Islamic Cultural Association (Hong Kong)
- Formation: 2004
- Headquarters: North Point, Eastern District, Hong Kong
- Region served: Hong Kong
- Website: Official website

= Islamic Cultural Association (Hong Kong) =

Religious organization based in Eastern, Hong Kong, China

The Islamic Cultural Association (Hong Kong) (ICA; 香港伊斯蘭文化協會 (香港伊斯兰文化协会)) is an Islamic organisation in Hong Kong. It was formed in 2004 and became a government-approved charitable institution.

==Functions==

===Objectives===
- Promote Islamic culture with Quran and Sunnah as its core
- Promote exchanges between Islamic culture and other cultures
- Enhance research and development of Islamic education and Islamic culture

===Scope of work===
ICA's major scope of work includes academic research, education, culture and charity.

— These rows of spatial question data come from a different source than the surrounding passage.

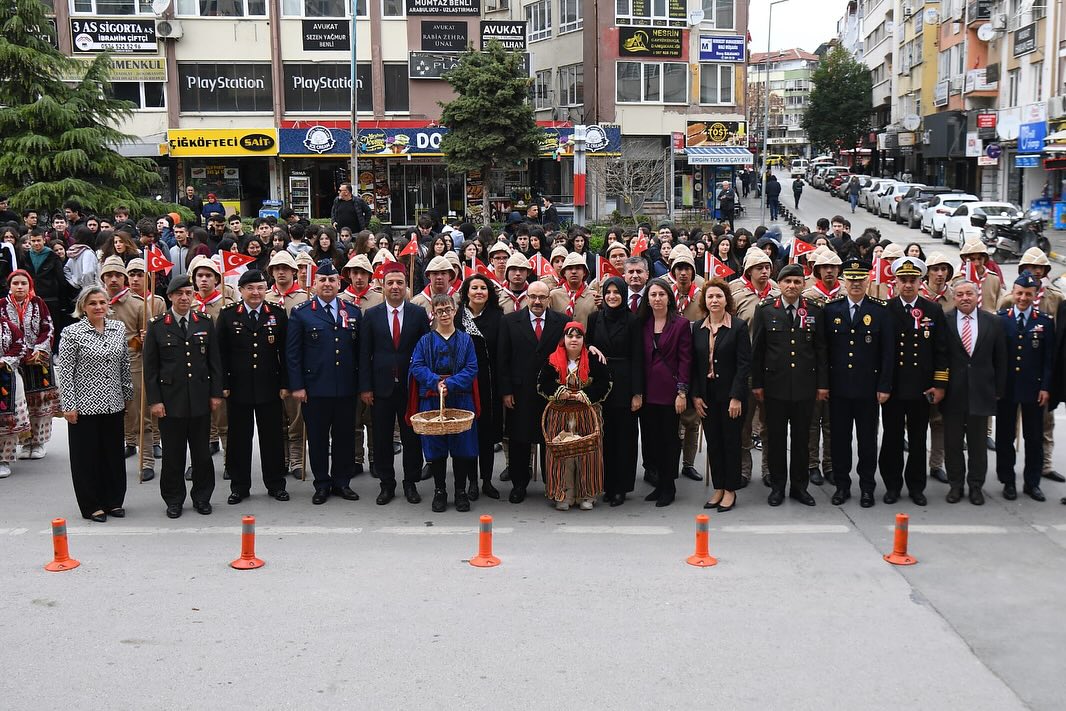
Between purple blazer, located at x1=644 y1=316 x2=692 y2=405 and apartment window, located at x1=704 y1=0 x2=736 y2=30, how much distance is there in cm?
4245

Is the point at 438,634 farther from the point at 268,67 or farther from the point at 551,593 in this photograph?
the point at 268,67

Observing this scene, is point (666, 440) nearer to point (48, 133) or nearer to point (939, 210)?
point (48, 133)

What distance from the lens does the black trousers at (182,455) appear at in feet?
31.4

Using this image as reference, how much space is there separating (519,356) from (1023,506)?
4701mm

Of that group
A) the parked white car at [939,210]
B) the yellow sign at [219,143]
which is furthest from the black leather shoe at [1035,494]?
the yellow sign at [219,143]

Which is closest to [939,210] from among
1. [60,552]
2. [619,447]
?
[619,447]

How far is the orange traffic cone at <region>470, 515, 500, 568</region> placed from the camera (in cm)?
815

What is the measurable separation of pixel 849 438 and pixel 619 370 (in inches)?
86.6

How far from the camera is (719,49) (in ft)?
158

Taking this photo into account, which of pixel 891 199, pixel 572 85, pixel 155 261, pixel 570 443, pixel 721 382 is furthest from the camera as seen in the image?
pixel 572 85

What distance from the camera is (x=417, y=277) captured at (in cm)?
1560

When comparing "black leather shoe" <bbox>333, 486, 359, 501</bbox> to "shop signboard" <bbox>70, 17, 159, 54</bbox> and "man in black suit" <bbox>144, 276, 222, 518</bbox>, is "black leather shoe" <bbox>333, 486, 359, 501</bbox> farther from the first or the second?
"shop signboard" <bbox>70, 17, 159, 54</bbox>

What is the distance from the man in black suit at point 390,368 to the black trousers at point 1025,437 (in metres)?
5.38

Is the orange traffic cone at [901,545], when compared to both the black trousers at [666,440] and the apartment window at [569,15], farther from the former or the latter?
the apartment window at [569,15]
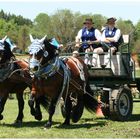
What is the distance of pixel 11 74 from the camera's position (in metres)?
11.4

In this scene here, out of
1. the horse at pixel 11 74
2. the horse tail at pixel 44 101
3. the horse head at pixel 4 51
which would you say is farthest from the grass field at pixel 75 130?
the horse head at pixel 4 51

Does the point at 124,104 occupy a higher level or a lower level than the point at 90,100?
lower

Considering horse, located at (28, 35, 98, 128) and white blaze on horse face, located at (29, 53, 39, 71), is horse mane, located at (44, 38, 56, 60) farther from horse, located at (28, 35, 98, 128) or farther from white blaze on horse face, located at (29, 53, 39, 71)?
white blaze on horse face, located at (29, 53, 39, 71)

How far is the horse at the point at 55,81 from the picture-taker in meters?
10.7

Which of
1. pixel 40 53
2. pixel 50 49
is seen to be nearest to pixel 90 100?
pixel 50 49

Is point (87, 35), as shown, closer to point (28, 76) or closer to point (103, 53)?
point (103, 53)

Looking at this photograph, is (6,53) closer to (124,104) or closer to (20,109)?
(20,109)

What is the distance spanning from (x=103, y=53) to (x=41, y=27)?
2534 inches

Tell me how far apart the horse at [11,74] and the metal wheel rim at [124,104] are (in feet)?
8.20

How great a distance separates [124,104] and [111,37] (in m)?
1.81

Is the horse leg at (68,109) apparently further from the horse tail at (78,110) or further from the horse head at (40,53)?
the horse head at (40,53)

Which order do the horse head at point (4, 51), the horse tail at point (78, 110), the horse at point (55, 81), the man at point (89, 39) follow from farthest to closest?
the man at point (89, 39) < the horse tail at point (78, 110) < the horse head at point (4, 51) < the horse at point (55, 81)

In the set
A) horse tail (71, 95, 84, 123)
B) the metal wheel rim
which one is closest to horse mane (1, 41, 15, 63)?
horse tail (71, 95, 84, 123)

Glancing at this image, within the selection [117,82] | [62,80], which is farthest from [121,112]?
[62,80]
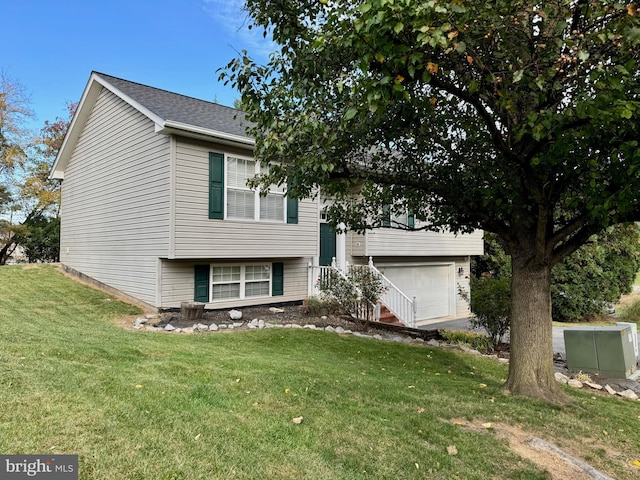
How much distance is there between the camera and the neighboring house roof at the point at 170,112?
936 cm

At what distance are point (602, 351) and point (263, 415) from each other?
632cm

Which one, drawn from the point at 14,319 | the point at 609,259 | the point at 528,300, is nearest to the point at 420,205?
the point at 528,300

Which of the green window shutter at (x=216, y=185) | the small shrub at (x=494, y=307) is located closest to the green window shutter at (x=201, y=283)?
the green window shutter at (x=216, y=185)

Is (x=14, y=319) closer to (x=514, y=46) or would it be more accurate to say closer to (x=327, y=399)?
(x=327, y=399)

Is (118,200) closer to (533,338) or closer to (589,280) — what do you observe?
(533,338)

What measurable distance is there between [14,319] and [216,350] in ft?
13.5

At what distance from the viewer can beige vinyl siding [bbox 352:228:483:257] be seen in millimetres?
13242

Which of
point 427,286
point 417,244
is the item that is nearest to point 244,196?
point 417,244

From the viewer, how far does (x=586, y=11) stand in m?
3.04

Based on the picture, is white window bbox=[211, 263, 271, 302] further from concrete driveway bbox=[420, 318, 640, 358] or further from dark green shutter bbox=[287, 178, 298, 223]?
concrete driveway bbox=[420, 318, 640, 358]

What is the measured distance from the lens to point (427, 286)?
1611 centimetres
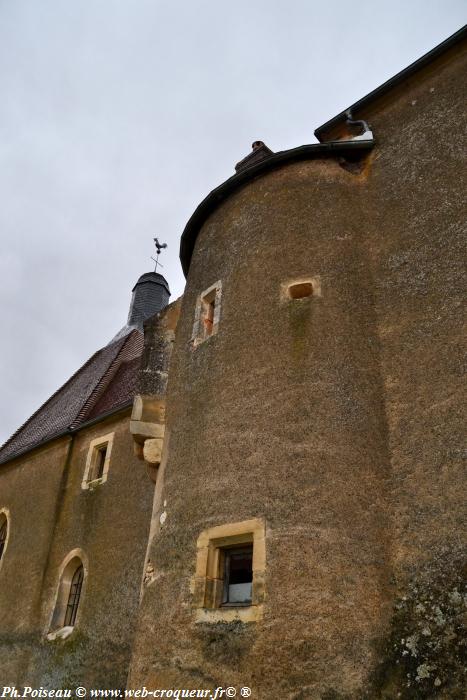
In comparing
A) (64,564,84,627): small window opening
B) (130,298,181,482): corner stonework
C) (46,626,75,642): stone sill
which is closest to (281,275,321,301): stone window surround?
(130,298,181,482): corner stonework

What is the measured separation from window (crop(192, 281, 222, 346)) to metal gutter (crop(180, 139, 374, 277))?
1.63m

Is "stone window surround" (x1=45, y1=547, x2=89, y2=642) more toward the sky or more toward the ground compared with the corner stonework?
more toward the ground

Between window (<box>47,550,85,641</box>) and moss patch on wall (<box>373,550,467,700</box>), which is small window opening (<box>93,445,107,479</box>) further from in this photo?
moss patch on wall (<box>373,550,467,700</box>)

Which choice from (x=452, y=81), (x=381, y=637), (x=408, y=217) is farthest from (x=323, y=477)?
(x=452, y=81)

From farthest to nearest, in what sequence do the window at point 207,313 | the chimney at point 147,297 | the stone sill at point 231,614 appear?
the chimney at point 147,297, the window at point 207,313, the stone sill at point 231,614

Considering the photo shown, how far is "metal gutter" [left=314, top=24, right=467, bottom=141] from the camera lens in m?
7.89

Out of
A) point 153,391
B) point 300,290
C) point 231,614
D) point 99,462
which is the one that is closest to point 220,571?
point 231,614

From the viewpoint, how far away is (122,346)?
54.6ft

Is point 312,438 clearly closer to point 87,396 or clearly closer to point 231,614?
point 231,614

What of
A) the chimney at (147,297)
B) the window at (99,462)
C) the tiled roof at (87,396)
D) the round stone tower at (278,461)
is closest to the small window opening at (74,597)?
the window at (99,462)

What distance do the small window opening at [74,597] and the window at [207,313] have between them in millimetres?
5747

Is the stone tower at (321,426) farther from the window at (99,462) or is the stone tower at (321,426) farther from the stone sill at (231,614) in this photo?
the window at (99,462)

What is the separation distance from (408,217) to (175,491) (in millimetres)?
4366

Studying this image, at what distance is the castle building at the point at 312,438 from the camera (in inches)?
198
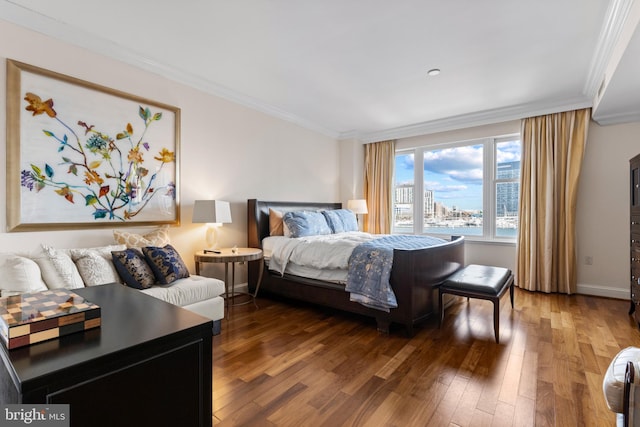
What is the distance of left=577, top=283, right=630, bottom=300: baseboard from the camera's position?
12.6 ft

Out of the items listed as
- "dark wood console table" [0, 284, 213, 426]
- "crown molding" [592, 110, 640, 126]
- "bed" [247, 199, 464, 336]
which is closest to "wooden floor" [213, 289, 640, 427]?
"bed" [247, 199, 464, 336]

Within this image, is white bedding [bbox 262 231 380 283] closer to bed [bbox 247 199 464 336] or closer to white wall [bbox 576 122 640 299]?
bed [bbox 247 199 464 336]

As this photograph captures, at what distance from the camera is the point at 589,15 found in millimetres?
2318

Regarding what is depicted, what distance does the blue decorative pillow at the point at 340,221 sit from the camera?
4.57m

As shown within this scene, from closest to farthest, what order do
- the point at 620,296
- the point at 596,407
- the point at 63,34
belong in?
the point at 596,407
the point at 63,34
the point at 620,296

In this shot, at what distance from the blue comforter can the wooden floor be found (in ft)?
0.99

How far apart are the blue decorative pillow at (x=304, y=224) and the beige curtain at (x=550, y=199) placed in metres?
2.85

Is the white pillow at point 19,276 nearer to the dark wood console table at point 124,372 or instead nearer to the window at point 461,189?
the dark wood console table at point 124,372

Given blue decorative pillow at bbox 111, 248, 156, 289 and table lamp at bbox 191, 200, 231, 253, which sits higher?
table lamp at bbox 191, 200, 231, 253

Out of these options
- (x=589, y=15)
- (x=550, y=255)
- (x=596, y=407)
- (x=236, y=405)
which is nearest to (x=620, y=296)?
(x=550, y=255)

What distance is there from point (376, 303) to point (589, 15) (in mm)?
2812

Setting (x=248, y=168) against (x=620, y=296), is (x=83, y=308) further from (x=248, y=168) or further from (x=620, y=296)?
(x=620, y=296)

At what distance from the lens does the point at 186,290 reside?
2.50 metres

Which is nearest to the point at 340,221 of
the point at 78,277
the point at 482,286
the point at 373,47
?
the point at 482,286
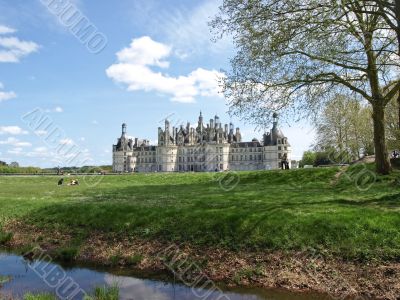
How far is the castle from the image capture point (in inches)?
6388

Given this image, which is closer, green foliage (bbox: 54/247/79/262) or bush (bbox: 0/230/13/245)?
green foliage (bbox: 54/247/79/262)

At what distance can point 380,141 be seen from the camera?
23.5 meters

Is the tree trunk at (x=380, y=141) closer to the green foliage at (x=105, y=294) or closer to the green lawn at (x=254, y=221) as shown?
the green lawn at (x=254, y=221)

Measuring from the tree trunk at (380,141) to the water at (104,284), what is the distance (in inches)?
588

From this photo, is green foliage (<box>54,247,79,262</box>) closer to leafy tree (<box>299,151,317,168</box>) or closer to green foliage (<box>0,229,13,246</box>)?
green foliage (<box>0,229,13,246</box>)

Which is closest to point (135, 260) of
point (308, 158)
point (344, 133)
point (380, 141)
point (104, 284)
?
point (104, 284)

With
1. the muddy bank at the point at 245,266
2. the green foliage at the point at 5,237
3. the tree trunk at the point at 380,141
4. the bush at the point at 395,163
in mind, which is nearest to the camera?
the muddy bank at the point at 245,266

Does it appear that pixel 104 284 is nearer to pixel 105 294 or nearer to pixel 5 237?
pixel 105 294

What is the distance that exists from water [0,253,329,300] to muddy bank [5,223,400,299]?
0.62m

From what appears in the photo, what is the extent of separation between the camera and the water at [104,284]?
10797 millimetres

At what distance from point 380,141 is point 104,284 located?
1839 centimetres

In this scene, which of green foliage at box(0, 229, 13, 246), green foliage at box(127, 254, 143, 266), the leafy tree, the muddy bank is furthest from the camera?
the leafy tree

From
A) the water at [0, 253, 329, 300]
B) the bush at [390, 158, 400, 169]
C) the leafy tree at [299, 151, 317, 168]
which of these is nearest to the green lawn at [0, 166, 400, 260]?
the water at [0, 253, 329, 300]

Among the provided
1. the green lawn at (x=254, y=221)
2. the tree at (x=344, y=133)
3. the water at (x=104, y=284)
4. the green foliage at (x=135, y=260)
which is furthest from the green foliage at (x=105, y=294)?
the tree at (x=344, y=133)
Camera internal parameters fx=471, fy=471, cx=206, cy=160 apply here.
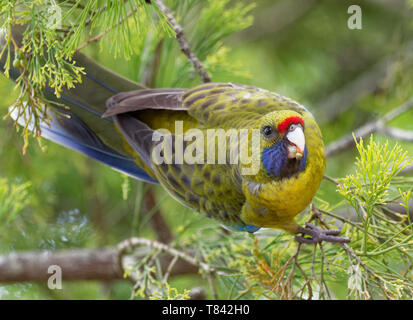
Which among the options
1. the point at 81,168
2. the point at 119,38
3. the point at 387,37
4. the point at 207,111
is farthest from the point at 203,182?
the point at 387,37

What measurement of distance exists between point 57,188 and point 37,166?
498 mm

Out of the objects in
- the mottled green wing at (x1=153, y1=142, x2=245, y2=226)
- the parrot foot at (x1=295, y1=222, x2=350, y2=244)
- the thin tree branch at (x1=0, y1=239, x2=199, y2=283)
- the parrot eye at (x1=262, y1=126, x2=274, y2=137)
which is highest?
the parrot eye at (x1=262, y1=126, x2=274, y2=137)

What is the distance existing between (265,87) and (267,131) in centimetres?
189

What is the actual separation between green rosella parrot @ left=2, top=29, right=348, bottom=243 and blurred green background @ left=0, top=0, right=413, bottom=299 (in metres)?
0.25

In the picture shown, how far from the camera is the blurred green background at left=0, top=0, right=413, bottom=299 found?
9.27 feet

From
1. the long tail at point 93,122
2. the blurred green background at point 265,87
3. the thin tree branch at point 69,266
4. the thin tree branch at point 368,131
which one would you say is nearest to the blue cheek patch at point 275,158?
the blurred green background at point 265,87

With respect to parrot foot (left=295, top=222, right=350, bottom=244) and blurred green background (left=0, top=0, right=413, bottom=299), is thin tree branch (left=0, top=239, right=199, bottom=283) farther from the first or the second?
parrot foot (left=295, top=222, right=350, bottom=244)

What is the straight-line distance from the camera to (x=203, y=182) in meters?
1.97

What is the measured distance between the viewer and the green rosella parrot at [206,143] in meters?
1.69

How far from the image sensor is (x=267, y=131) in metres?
1.65

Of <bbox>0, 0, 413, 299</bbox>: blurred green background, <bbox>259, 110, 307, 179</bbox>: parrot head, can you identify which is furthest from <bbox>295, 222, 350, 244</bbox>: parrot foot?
<bbox>0, 0, 413, 299</bbox>: blurred green background

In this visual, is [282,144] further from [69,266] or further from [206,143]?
[69,266]

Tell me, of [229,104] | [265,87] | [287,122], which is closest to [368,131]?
[265,87]

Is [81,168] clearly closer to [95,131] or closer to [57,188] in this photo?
[57,188]
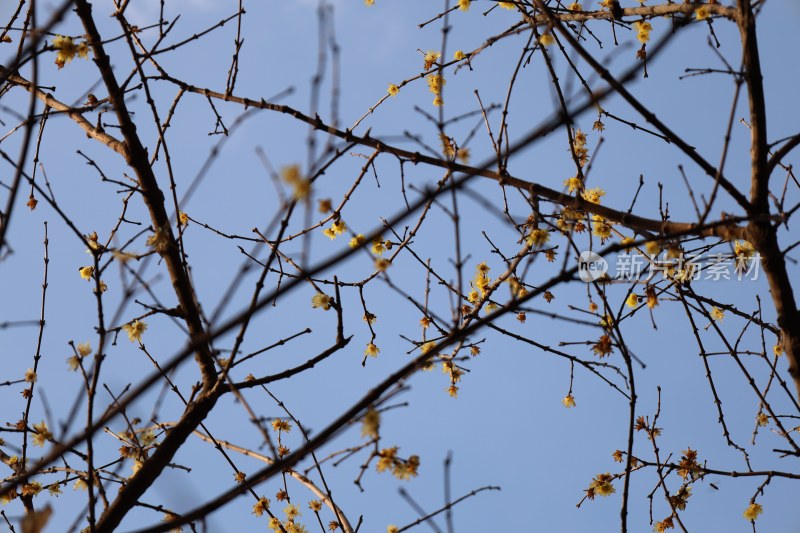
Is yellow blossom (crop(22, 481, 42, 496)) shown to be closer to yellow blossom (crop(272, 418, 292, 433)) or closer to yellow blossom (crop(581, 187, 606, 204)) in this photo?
yellow blossom (crop(272, 418, 292, 433))

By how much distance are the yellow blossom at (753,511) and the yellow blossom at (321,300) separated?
265cm

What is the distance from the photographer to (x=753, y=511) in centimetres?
410

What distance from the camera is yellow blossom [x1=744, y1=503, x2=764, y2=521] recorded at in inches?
161

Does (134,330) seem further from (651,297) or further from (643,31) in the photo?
(643,31)

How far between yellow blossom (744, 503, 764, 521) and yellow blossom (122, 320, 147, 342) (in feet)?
11.1

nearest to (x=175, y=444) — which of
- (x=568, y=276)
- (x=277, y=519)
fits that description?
(x=277, y=519)

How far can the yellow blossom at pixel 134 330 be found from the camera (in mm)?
3508

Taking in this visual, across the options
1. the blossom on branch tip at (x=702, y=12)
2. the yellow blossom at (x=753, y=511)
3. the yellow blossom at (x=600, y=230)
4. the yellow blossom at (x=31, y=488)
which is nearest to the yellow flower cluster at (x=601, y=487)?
the yellow blossom at (x=753, y=511)

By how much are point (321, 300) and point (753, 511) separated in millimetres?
2742

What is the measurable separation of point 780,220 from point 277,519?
2736 mm

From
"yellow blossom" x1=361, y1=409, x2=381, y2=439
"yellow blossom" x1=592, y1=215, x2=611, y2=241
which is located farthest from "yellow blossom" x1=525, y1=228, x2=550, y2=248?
"yellow blossom" x1=361, y1=409, x2=381, y2=439

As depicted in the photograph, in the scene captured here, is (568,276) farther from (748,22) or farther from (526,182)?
(748,22)

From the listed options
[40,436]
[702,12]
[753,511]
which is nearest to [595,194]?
[702,12]

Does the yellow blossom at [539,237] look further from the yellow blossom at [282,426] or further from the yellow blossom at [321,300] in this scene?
the yellow blossom at [282,426]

Since 2009, the ICA has participated the Hong Kong Book Fair organised by the Hong Kong Trade Development Council, one of Asia's largest book fair.

==Events==
In 2009, they co-organised the International Conference on Transmission of Islamic Culture and Education in China (中國伊斯蘭文化與教育的傳承」國際研討會) in co-operation with the centre for the Study of Religion and Chinese Society of the Chinese University of Hong Kong's Chung Chi College.